Extract provided Start Marker
At one point I studied with someone who had been a personal student of Dr. Murray Bowen, the founder of Family Therapy in America.
 
My friend told me a definition of the family he claimed Dr. Bowen had devised. I’ve never been able to confirm it, but according to my friend Bowen said that the family was “a seething cauldron of pathology, from which, with a lifetime of effort, one may partially extricate oneself.”
 
That’s a pretty harsh definition, but I’ve noticed that when I share it with people they usually smile and ask me to repeat it so they can write it down. Obviously, it strikes a chord.
 
The same friend said that Bowen used to display the Norman Rockwell painting called “Freedom From Want,” which is a painting of an old-time Thanksgiving Dinner. The Grandmother brings a nut-brown turkey to a table presided over by a Grandfatherly man. The rest of the family sits at the table talking expectantly.
 
“Now,” said my friend, “imagine that the Grandfather has been abusing his niece for three years. Imagine that the woman on the left has been struggling with her addiction to Valium for ten years, while the guy on the right is wondering how he will pay his gambling debts to his bookie. The man at the end of the table is thinking about how he can slip away for a drink from his hip flask, and the woman closest to him has been having an affair with a co-worker and is getting ready to abandon her husband so she can be with her lover full-time. That’s the American Family.”
 
Not a very pleasant notion over a holiday is it? Still, my friend’s point was that we tend to gloss over human problems in order to enjoy a rosy-colored image of what things are like. While an understandable temptation, that’s not reality.
 
As I go through the holiday festivals I try to keep in mind my friend’s observations. I enjoy the many things that are there to enjoy, but at the same time keep mindful that things have a darker side and that other people are probably more wounded than they seem. I’ve found it a healthy meditation to maintain amid the clatter of tableware and the clink of glasses this season.
Extract provided End Marker
### Work instruction:
In the piece on Dr. Bowen's view of the family, the friend asks the listener to imagine secret troubles for the people in the Thanksgiving painting. List each trouble and the person it is given to.
Exercise data Start Marker
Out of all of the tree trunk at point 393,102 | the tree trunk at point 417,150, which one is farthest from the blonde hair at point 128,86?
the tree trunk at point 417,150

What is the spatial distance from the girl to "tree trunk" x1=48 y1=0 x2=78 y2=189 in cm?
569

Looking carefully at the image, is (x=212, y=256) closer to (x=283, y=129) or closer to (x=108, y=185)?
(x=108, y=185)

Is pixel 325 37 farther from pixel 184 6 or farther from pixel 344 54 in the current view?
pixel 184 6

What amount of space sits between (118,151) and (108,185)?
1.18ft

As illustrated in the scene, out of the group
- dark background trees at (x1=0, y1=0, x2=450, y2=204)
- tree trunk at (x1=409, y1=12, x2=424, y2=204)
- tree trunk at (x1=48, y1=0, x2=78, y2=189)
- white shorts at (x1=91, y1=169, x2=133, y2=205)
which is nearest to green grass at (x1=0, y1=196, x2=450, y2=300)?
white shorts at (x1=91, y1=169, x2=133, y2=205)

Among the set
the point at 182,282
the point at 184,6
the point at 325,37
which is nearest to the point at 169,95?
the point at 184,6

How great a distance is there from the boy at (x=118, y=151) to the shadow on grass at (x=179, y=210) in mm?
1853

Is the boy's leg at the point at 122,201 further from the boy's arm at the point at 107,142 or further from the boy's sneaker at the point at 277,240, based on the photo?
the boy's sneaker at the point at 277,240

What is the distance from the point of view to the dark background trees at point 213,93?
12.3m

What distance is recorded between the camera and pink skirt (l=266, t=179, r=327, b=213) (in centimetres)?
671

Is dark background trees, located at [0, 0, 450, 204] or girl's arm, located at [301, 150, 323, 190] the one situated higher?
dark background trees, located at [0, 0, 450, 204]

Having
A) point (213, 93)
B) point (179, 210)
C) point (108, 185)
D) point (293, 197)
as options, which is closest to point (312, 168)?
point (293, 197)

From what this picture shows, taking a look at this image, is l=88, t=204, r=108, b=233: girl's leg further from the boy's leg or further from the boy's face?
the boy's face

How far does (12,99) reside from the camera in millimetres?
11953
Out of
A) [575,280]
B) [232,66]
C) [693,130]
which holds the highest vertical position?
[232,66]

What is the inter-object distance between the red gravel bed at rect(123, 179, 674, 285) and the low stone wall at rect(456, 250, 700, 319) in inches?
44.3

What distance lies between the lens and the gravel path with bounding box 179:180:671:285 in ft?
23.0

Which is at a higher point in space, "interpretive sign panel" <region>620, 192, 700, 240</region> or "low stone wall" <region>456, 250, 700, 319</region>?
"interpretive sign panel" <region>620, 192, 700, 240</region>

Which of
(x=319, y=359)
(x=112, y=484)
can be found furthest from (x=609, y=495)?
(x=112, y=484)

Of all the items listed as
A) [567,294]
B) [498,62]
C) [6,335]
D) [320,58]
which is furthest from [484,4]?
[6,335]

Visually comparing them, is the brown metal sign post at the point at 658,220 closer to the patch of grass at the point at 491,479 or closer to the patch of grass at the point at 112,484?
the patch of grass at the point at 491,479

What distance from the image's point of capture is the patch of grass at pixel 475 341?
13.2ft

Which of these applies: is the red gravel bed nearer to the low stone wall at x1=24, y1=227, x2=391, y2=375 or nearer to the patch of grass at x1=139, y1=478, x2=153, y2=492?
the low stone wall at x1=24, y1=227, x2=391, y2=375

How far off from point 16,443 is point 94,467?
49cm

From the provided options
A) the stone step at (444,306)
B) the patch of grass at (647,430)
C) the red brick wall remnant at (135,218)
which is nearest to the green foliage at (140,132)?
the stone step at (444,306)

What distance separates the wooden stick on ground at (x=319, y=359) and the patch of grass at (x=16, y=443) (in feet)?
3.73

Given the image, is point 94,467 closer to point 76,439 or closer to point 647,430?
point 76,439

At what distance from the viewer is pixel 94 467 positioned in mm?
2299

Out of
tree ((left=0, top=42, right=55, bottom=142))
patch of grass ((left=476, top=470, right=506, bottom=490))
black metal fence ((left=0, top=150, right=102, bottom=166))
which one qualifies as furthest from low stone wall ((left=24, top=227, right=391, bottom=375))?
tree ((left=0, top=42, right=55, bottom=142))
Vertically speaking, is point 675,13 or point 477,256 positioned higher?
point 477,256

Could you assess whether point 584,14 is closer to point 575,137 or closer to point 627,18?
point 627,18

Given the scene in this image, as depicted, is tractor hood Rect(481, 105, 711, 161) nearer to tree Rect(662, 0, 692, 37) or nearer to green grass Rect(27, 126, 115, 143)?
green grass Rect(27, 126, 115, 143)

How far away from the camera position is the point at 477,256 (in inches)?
Exercise data End Marker
### Reply to the exercise:
- The Grandfather has been abusing his niece for three years.
- The woman on the left has been struggling with her addiction to Valium for ten years.
- The guy on the right is wondering how he will pay his gambling debts to his bookie.
- The man at the end of the table is thinking about how he can slip away for a drink from his hip flask.
- The woman closest to him has been having an affair with a co-worker and is getting ready to abandon her husband so she can be with her lover full-time.